Dans un township de classe moyenne d’Upington, les enfants jouent et courent sans cesse dans les rues argileuses et poussiéreuses, qui bordent le désert du Kalahari. Une scène normale s’il s’agissait d’un weekend. Mais c’est vendredi matin. Deux frères et deux sœurs testent sur une plaque en bois de vieux patins à roulettes.

« Aujourd’hui il n’y a pas d’école. On est en vacances », affirme Clayvion, 10 ans, son regard vert plein de malice.

Kayleen, sa cousine plus grande, rejoint le groupe un peu plus tard.

« Je suis la seule à avoir des cours aujourd’hui. Eux, ils vont à l’école d’autres jours de la semaine. Les écoles évitent d’avoir trop d’étudiants à la fois. C’est comme ça depuis le coronavirus », explique-t-elle.

3 jours d’école en moyenne

Selon une étude menée par le Department of Basic Education (DBE), depuis le début de la pandémie de la covid-19 en Afrique du Sud, les enfants du primaire n’ont fréquenté les établissements scolaires que trois jours par semaine en moyenne. Résultat : ils ont déjà manqué la moitié de l’apprentissage prévu cette année.

L’alarme a été donné par la ministre de l’éducation Matsie Motshekga qui a affirmé que cette situation « a entraîné une perte des acquis réalisés au cours des 20 dernières années », lors d’une conférence de presse dimanche dernier.

Dégradation psychologique

La fermeture à plusieurs reprises des écoles et les cours en ligne, peu accessibles aux enfants des zones rurales et des townships, ont joué un rôle néfaste sur la psychologie des écoliers, explique Hjordis Martin, enseignante à la Florida Park High School de Johannesburg.
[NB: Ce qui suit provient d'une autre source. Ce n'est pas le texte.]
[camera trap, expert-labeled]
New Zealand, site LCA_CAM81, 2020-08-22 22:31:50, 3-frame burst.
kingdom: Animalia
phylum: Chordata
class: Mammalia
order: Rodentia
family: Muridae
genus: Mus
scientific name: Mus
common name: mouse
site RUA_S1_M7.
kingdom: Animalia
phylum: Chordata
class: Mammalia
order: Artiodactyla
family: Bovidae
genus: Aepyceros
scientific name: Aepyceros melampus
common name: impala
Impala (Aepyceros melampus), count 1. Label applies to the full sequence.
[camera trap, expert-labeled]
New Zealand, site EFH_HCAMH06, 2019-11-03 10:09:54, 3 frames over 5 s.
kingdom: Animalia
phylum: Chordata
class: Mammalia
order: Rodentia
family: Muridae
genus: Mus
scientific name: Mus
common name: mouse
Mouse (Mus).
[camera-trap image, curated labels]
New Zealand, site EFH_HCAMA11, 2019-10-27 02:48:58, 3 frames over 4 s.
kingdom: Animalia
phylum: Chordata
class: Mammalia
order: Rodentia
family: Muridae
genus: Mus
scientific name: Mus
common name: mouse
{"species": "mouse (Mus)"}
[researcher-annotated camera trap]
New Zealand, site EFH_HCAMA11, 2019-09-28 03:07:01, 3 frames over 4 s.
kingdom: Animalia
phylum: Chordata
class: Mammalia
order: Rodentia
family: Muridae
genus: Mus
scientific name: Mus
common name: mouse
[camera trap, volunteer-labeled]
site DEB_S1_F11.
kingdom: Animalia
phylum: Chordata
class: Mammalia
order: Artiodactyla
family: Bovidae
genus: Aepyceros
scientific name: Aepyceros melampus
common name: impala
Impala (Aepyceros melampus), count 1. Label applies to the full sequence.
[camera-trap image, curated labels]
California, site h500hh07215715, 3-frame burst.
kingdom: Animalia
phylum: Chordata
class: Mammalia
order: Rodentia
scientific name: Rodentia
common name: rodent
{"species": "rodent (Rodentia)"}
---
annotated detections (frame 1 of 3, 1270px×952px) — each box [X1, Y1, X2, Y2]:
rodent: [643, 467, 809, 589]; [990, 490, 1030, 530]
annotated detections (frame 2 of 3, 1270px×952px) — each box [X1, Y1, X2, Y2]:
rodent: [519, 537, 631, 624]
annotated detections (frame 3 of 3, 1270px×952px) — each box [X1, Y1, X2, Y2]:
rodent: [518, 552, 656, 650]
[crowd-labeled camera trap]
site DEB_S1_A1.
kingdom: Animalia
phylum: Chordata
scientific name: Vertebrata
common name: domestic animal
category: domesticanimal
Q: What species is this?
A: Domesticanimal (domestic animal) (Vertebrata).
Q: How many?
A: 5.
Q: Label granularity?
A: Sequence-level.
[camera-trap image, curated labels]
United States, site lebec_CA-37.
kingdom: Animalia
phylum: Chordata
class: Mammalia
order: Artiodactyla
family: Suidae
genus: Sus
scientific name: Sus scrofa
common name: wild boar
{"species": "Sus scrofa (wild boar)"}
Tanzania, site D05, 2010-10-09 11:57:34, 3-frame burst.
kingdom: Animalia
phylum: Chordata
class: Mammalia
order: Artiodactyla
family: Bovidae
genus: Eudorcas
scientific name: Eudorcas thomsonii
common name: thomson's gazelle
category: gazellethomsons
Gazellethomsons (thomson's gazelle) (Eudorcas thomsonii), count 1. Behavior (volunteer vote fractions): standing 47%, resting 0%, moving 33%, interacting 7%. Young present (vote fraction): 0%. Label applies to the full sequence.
« Malheureusement, dans l’une de mes classes, deux élèves se sont suicidés. D’autres ont arrêté de fréquenter l’école, et certains ne sont pas sûrs de revenir. J’ai vu beaucoup de changements psychologiques et émotionnels chez mes élèves. »

En 2021, les écoles ont perdu environ 10 000 écoliers, âgés de 7 à 14 ans.

Même constat auprès des maternelles qui enregistrent une chute de 25 000 inscriptions par rapport aux attentes pour les enfants de quatre à six ans.

Une étude publiée cette semaine par la Fondation Telkom souligne également que plus que la moitié des écoliers ont redoublé au moins une fois. Un problème qui pourrait coûter cher au gouvernement : les pertes pourraient s’élever à plus d’un milliard d’euros par an.

Des conséquences à long terme

La situation risque d’empirer davantage dans les années à venir, selon Martin Gustafsson, économiste à l’Université de Stellenbosch : « Il est certain qu’il y a des pertes à tous les niveaux, mais ce qui est particulièrement inquiétant ce sont celles qui sont à la phase d’apprentissage initial, car c’est là que les savoirs fondamentaux sont développés. » Les mathématiques et les sciences figurent parmi les matières les plus touchées.

Même si la situation semble dramatique, la ministre de l’éducation Angie Motshekga a assuré que les vacances d’octobre seront maintenues, malgré le retard sur les programmes. Selon elle, les jours d’école perdus seront récupérés en suivant le calendrier scolaire « dans la limite du raisonnable. »

L’année scolaire doit se terminer à la mi-décembre.